Nearly all researchers agree that both income levels and parenting skills drive much of this difference, and when fused together they have an exponentially greater impact. With regards to income levels, two-parent households are one of the single most, if not the most, determining factors for keeping families out of poverty. Nearly half of all single-mother families live in poverty, while at the same time economic distress affects only one in 10 married families with children. In addition to income stability, two-parent households provide many of the same skills and qualities necessary to make marriages work, namely commitment and patience which help immensely when it comes to good parenting. Simply put, couples who learn to live together in healthy ways generally become good parents.

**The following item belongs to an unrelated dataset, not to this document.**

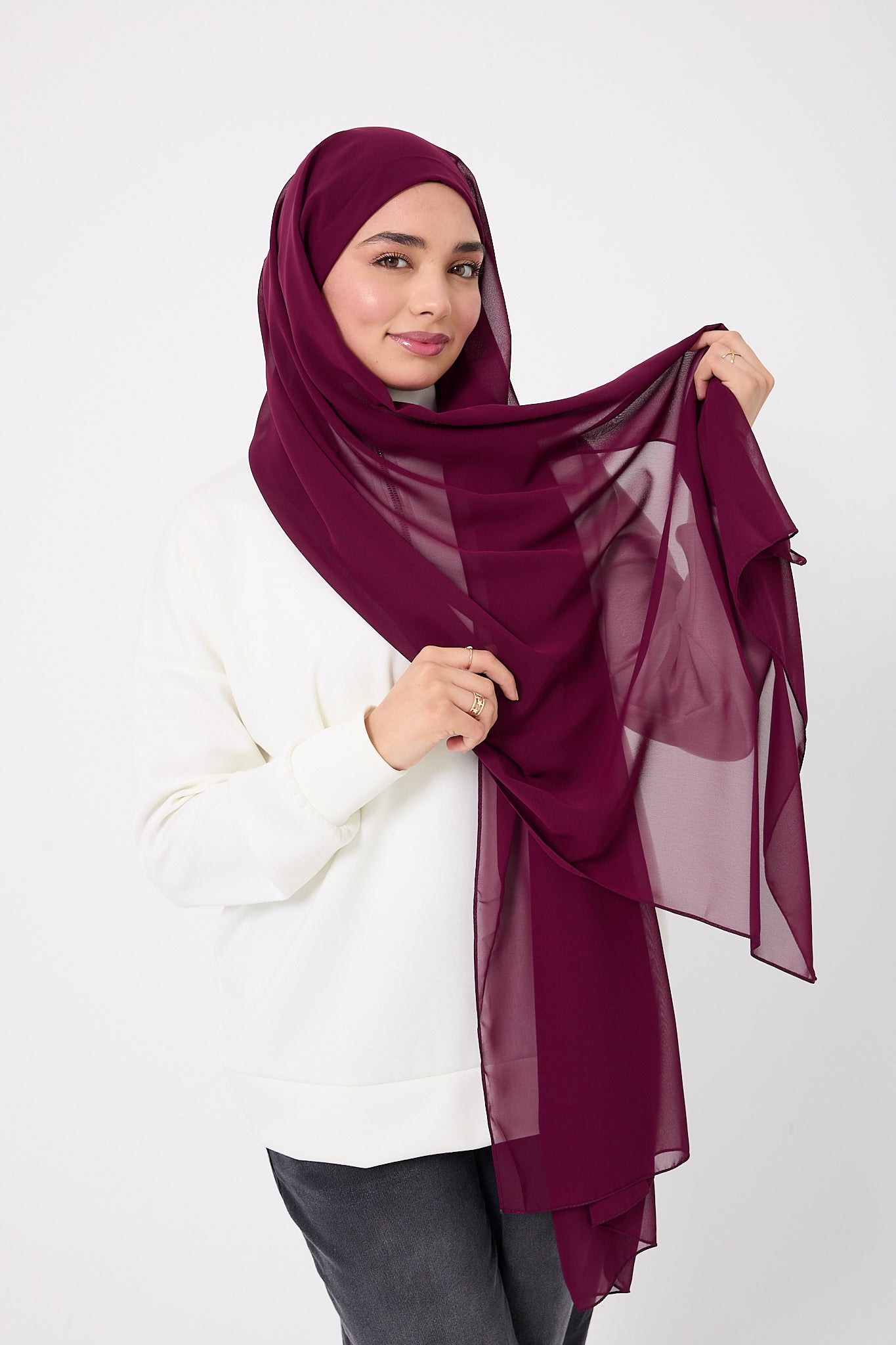 #color_Mulberry Wood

From my perspective, I don't see any reason under the sun why we would ever discourage the proliferation of two-parent households. That seems absolutely asinine. The decline of strong families has never and will never be good for any society - America included.
Thankfully, given that two-parent households are undeniably the gold-standard when it comes to raising children, as a nation we took massive leaps forward towards encouraging their proliferation across America with two previous U.S. Supreme Court rulings. The 2013 Windsor v. United States case which overturned the federal law defining marriage as only between a man and a woman for federal purposes, and the 2015 Obergefell v. Hodges case which barred individual states from restricting marriage to opposite-sex couples. Before these rulings, our nation's denying certain people equal rights and the opportunity to marry based on their God-given sexual orientation was both hurting American society in a multitude of practical, socio-economic ways, and also discouraging the growth of two-parent households by denying marriage equality to same-sex couples.

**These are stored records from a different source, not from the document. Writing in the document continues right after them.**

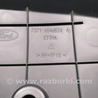 ФОТО Накладка напольной консоли для Ford Mondeo 4 (09.2007-08.2014) Киев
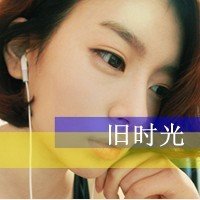 qqקͷŮ(1)_WWW.AIGEXING.COM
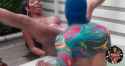 missTSparris-1536795451688730630-20220614_143922-vid1_thumb.jpg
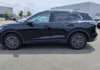 volkswagen-tiguan-1-5-etsi-150ch-elegance-dsg7 - 980354713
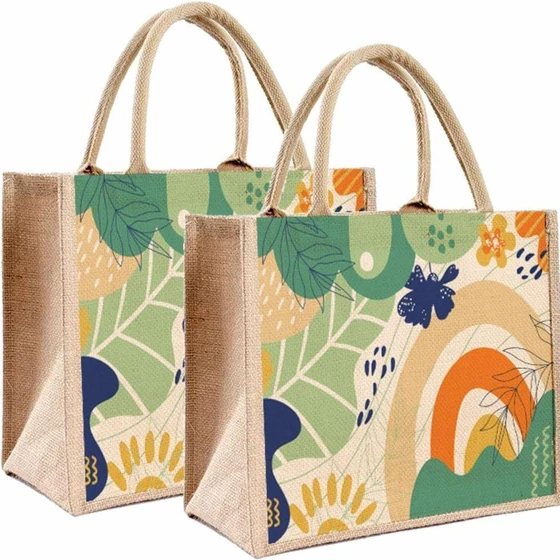 hand-jutes-bags-1.webp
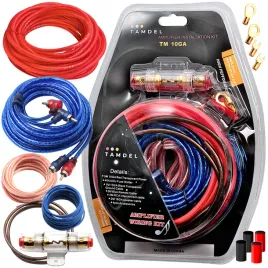 zestaw-kabli-do-wzmacniacza-samochodowego-600w-10ga-cca-rca-agu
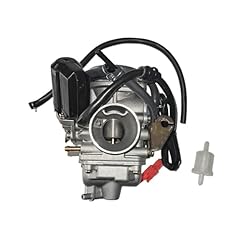 Wfrvbfg 24mm carburetor for sale  Delivered anywhere in UK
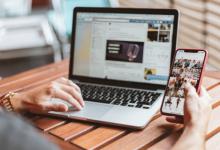 淘宝店铺第一层级与第二层级有什么区别？如何上升层级？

But to imagine that two homosexual men who love each other to the point of committing their lives to the other in marriage need a legal ruling written by a heterosexual man wearing a black dress to validate for them what they already know -- their marriage is sacred -- is to miss the main point entirely: that regardless of our own personal beliefs on these issues, it is irrefutably morally reprehensible for any of us to victimize and show prejudice towards our fellow citizens because of one's God-given sexual orientation.

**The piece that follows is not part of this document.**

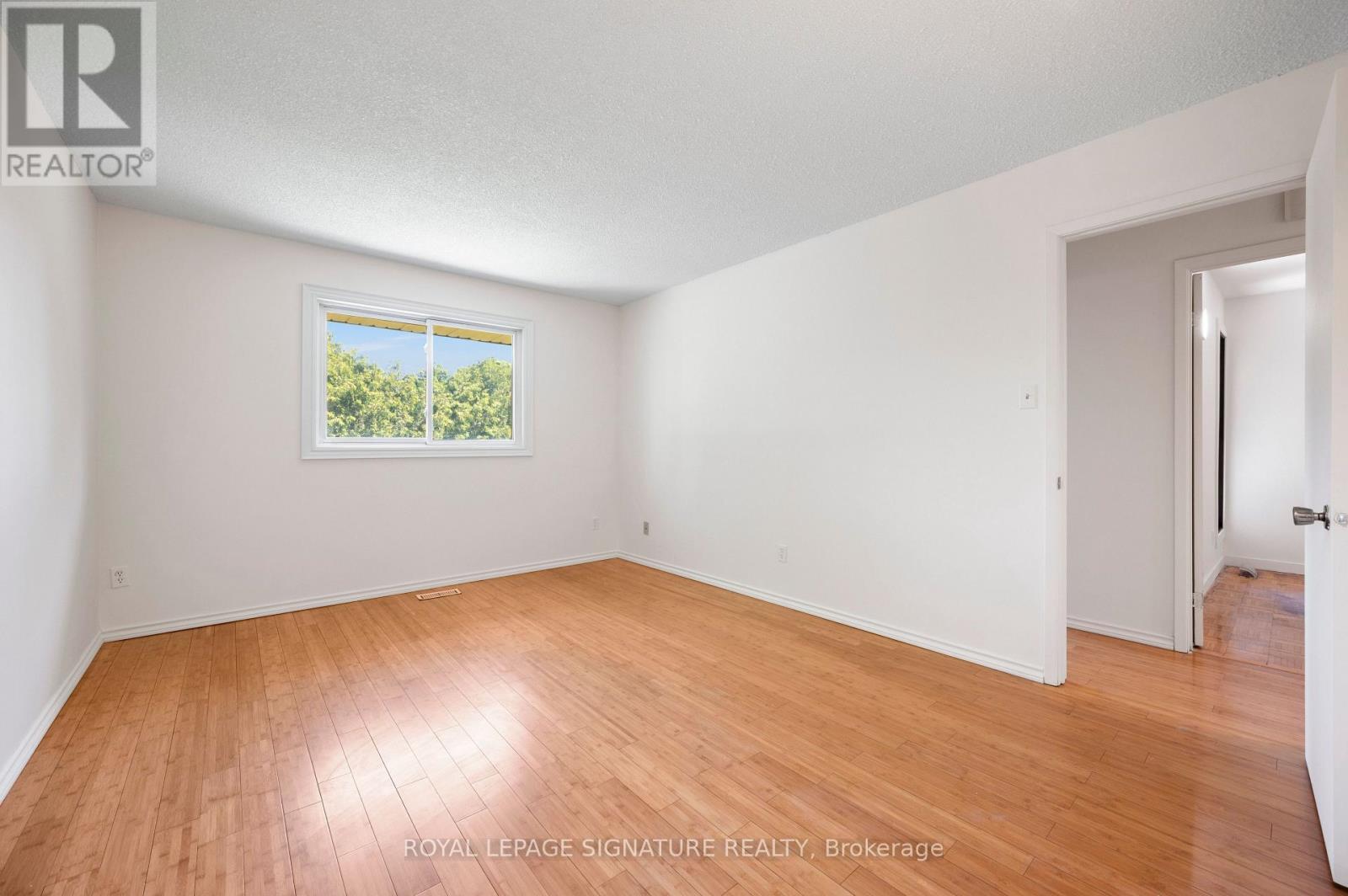 4069 JEFTON CRESCENT - 28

I believe we are at a point in our nation's history where as a people we must fully and wholly unite, once and for all, in affirming not merely marriage equality for all of our citizens with regards to the written law of the land, but genuine and sincere social and cultural equality and acceptance as well for all of our households, whether they be households with a mom and a dad, households with two moms, or households with two dads. On this matter, it is absolutely time for us as a nation to come together and unite.
May we as a nation be a people who are united in our commitment to treating each other in the same ways we ourselves desire to be treated; a people who are united in our commitment to defending and protecting those communities which in the past we wrongly and ignorantly discriminated against; and a people who are united in our charge to leading by example, showing the world a radically non-discriminatory way of focusing on the family.